Dr. Shirley Baker, Associate Professor and Marine Sciences Faculty Advisor
Bivalve Aquaculture, Invertebrate Biology & Ecology
7922 NW 71st Street
PO Box 110600
Gainesville, FL 32653
Dr. Baker’s research addresses knowledge gaps that limit our understanding of cultured clams and natural or restored oyster reefs in Florida’s coastal and estuarine ecosystems. She examines the effects of water quality on shellfish productivity, the physiological mechanisms that underlie those effects, the provision of ecosystem services by shellfish, and the development of models to predict impacts of water quality parameters on shellfish productivity and provision of ecosystem services. Dr. Baker’s extension goal is to provide leadership and support to the shellfish industry, agriculture industry, and citizens of Florida in the areas of aquaculture and molluscan invasions. She engages with county and statewide faculty to identify emerging industry needs, collaboratively conducts appropriate research, and delivers sustainable solutions to clientele.
PhD, Virginia Institute of Marine Science, The College of William and Mary (1994)
MS, Oregon Institute of Marine Biology, University of Oregon (1988)
BS, Seattle Pacific University (1986)
FAS 4932/6154 Marine Adaptations/Aquatic Invertebrate Ecological Physiology
This course examines and compares the physiological adaptations of marine, coastal, and estuarine invertebrates to environmental conditions. The processes examined span several levels of organization, from ecological and organismal to cellular and molecular. Examples are drawn from rocky intertidal, salt marsh, coral reef, and deep sea habitats, among others. Undergraduate, graduate, and graduate online sections. Fall semesters, 3 credits.

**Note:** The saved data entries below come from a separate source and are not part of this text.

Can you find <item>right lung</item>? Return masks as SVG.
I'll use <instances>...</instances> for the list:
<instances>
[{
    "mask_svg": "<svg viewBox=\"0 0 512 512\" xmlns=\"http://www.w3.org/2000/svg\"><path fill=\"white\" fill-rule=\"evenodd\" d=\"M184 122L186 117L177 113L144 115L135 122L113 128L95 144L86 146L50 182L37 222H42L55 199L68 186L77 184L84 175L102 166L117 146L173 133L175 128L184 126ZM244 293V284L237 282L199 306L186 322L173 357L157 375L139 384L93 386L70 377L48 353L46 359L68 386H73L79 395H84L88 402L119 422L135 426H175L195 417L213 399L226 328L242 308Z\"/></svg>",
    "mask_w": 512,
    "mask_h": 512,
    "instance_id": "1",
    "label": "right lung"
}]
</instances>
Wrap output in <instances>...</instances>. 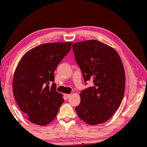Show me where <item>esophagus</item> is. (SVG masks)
Returning a JSON list of instances; mask_svg holds the SVG:
<instances>
[{
	"mask_svg": "<svg viewBox=\"0 0 147 147\" xmlns=\"http://www.w3.org/2000/svg\"><path fill=\"white\" fill-rule=\"evenodd\" d=\"M64 96H65L67 98H70L71 96V94H65Z\"/></svg>",
	"mask_w": 147,
	"mask_h": 147,
	"instance_id": "1",
	"label": "esophagus"
}]
</instances>
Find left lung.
Wrapping results in <instances>:
<instances>
[{"mask_svg":"<svg viewBox=\"0 0 147 147\" xmlns=\"http://www.w3.org/2000/svg\"><path fill=\"white\" fill-rule=\"evenodd\" d=\"M73 49L84 81L93 80L94 84L82 91L76 112L90 125L105 123L123 100L125 87L123 62L113 47L95 39L74 43Z\"/></svg>","mask_w":147,"mask_h":147,"instance_id":"1","label":"left lung"}]
</instances>
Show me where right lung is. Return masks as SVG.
<instances>
[{"mask_svg": "<svg viewBox=\"0 0 147 147\" xmlns=\"http://www.w3.org/2000/svg\"><path fill=\"white\" fill-rule=\"evenodd\" d=\"M72 42L49 43L32 49L20 59L13 79V93L19 108L31 123L49 124L64 102L56 91L54 73L70 51Z\"/></svg>", "mask_w": 147, "mask_h": 147, "instance_id": "1", "label": "right lung"}]
</instances>
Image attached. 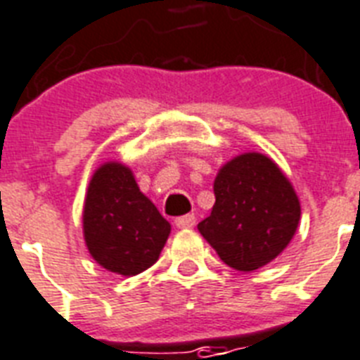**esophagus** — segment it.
<instances>
[{
    "instance_id": "obj_1",
    "label": "esophagus",
    "mask_w": 360,
    "mask_h": 360,
    "mask_svg": "<svg viewBox=\"0 0 360 360\" xmlns=\"http://www.w3.org/2000/svg\"><path fill=\"white\" fill-rule=\"evenodd\" d=\"M194 224H196V217H194V214H183V217H177V219H175V226H177V228H183V230H185V228H192Z\"/></svg>"
}]
</instances>
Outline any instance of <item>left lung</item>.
<instances>
[{"mask_svg": "<svg viewBox=\"0 0 360 360\" xmlns=\"http://www.w3.org/2000/svg\"><path fill=\"white\" fill-rule=\"evenodd\" d=\"M214 205L198 230L220 259L237 271L273 262L301 219V203L276 164L259 153H245L220 169Z\"/></svg>", "mask_w": 360, "mask_h": 360, "instance_id": "left-lung-1", "label": "left lung"}]
</instances>
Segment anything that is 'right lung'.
I'll return each instance as SVG.
<instances>
[{
  "mask_svg": "<svg viewBox=\"0 0 360 360\" xmlns=\"http://www.w3.org/2000/svg\"><path fill=\"white\" fill-rule=\"evenodd\" d=\"M169 230L127 166L108 162L95 172L84 205V237L98 265L134 276L157 262Z\"/></svg>",
  "mask_w": 360,
  "mask_h": 360,
  "instance_id": "1",
  "label": "right lung"
}]
</instances>
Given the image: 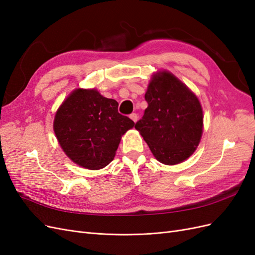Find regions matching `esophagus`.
<instances>
[{"instance_id":"1","label":"esophagus","mask_w":255,"mask_h":255,"mask_svg":"<svg viewBox=\"0 0 255 255\" xmlns=\"http://www.w3.org/2000/svg\"><path fill=\"white\" fill-rule=\"evenodd\" d=\"M129 118L132 119L134 122H137V120H138V116H137V114L133 113V114H130V115H129Z\"/></svg>"}]
</instances>
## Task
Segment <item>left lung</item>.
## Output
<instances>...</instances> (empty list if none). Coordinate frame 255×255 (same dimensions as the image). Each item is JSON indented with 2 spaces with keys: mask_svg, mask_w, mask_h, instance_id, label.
<instances>
[{
  "mask_svg": "<svg viewBox=\"0 0 255 255\" xmlns=\"http://www.w3.org/2000/svg\"><path fill=\"white\" fill-rule=\"evenodd\" d=\"M144 99L148 107L135 128L153 155L165 165L187 159L203 132V112L196 95L172 73L161 71L152 76Z\"/></svg>",
  "mask_w": 255,
  "mask_h": 255,
  "instance_id": "8db88e82",
  "label": "left lung"
}]
</instances>
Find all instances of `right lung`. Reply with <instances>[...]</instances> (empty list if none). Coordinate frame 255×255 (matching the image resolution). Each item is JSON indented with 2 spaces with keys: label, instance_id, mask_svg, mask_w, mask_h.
Returning a JSON list of instances; mask_svg holds the SVG:
<instances>
[{
  "label": "right lung",
  "instance_id": "add662e5",
  "mask_svg": "<svg viewBox=\"0 0 255 255\" xmlns=\"http://www.w3.org/2000/svg\"><path fill=\"white\" fill-rule=\"evenodd\" d=\"M135 126L118 113V102L96 89H75L59 106L54 132L61 149L75 164L101 169L114 159L121 136Z\"/></svg>",
  "mask_w": 255,
  "mask_h": 255
}]
</instances>
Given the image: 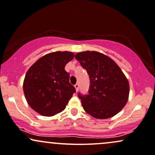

FOR 6934 Natural Resources in a Changing Climate
This course explores conservation and management tools and their vulnerabilities to global climate change, how they can be implemented in new ways to maintain or increase their effectiveness, options for integrating the needs of humans and natural resources, and how governance mechanisms might be improved to support adaptation efforts. Graduate and graduate online sections. Spring semesters, 3 credits.